Papel da oclusão do AAE
Como mencionado, a prevenção de AVE em pacientes com FA se dá por meio da terapia com anticoagulantes orais. Contudo, a terapia medicamentosa apresenta desvantagens como a não adesão, descontinuação da medicação, e controle inadequado da Razão Normalizada Internacional (RNI), e por isso, a abordagem cirúrgica do AAE tem sido avaliada como uma estratégia alternativa2.
Os primeiros procedimentos consistiam na ligadura cirúrgica ou excisão do AAE durante cirurgias valvares. Após o desenvolvimento do procedimento Cox-Maze, o interesse pela exclusão cirúrgica do AAE aumentou, e o procedimento passou a ser realizado por meio da exclusão do AAE com suturas na superfície epicárdica ou endocárdica, excisão do AAE com a colocação de grampos ou excisão e sutura3 (Figura 2). Entretanto, a discussão sobre a segurança e eficácia da oclusão do AAE ainda apresentava controvérsias, de forma que o procedimento apresenta indicação IIb segundo as diretrizes mais recentes (2019) da American Heart Association (AHA).
LAAOS III
O ensaio clínico LAAOS III2 foi desenvolvido em 105 centros em 27 países, e publicado no The New England Journal of Medicine (NEJM) e apresentado no The American College of Cardiology’s (ACC) 70th Annual Scientific Session & Expo. O estudo representa um marco no preenchimento das lacunas a respeito da adoção da oclusão do AAE para prevenir AVE em pacientes com FA por meio de uma metodologia robusta.

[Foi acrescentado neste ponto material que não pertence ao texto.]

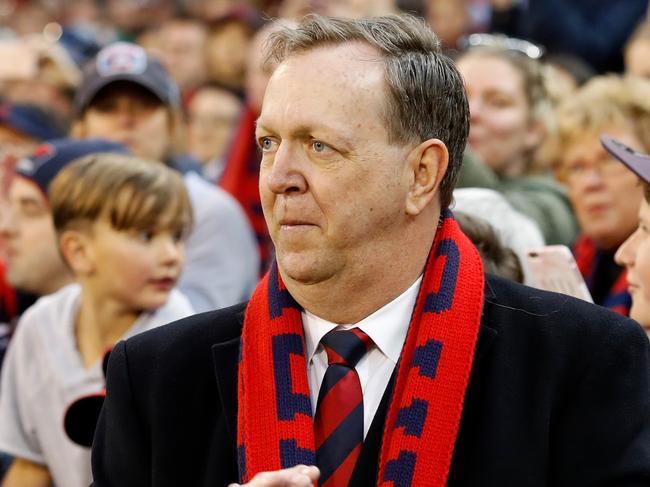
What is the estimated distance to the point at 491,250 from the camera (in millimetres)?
3191

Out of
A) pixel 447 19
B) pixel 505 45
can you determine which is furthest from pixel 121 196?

O estudo randomizou 4.770 pacientes para serem submetidos à oclusão ou não do AAE durante cirurgia cardíaca realizada sob circulação extracorpórea por outra indicação. Os pacientes apresentavam FA ou flutter e pelo menos 2 pontos segundo o escore CHA2-DS2-VASc, e ambos os grupos permaneceram com a terapia anticoagulante. Ao todo, 2.379 pacientes foram submetidos à oclusão cirúrgica do AAE e 2.391 pacientes não receberam a oclusão cirúrgica do AAE. Os desfechos primários foram AVE isquêmico ou tromboembolismo sistêmico em 3.8 anos (4.8% versus 7.0%, p = 0.001, em pacientes com oclusão e sem oclusão, respectivamente); em < 30 dias (2.2% versus 2.7%, p = não significante) e; em > 30 dias (2.7% versus 4.6%, p = 0.001). Quanto aos desfechos secundários, o AVE isquêmico foi observado em 4.6% versus 6.9% (p < 0.05), e a reoperação por sangramento em 48 horas, em 4.0% versus 4.0%, em pacientes com oclusão e sem oclusão, respectivamente. Satisfatoriamente, o estudo não mostrou um aumento de eventos adversos relacionados à manipulação atrial, como sangramento pós operatório e insuficiência cardíaca causada pela menor depuração renal de água e sal após oclusão do AAE (fonte de peptídeo natriurético atrial)2.
O LAAOS III trouxe como mensagem-chave que a oclusão do AAE em pacientes com FA e risco elevado para AVE apresenta importantes benefícios, sem a adição de eventos adversos importantes, mostrando um benefício aditivo da intervenção cirúrgica em pacientes com FA em uso de terapia anticoagulante.
O impacto deste estudo nas novas diretrizes de prevenção de AVE ainda será estimado, contudo impactos na rotina diária da prática médica de cirurgiões cardiovasculares e cardiologistas já passam a ser percebidos.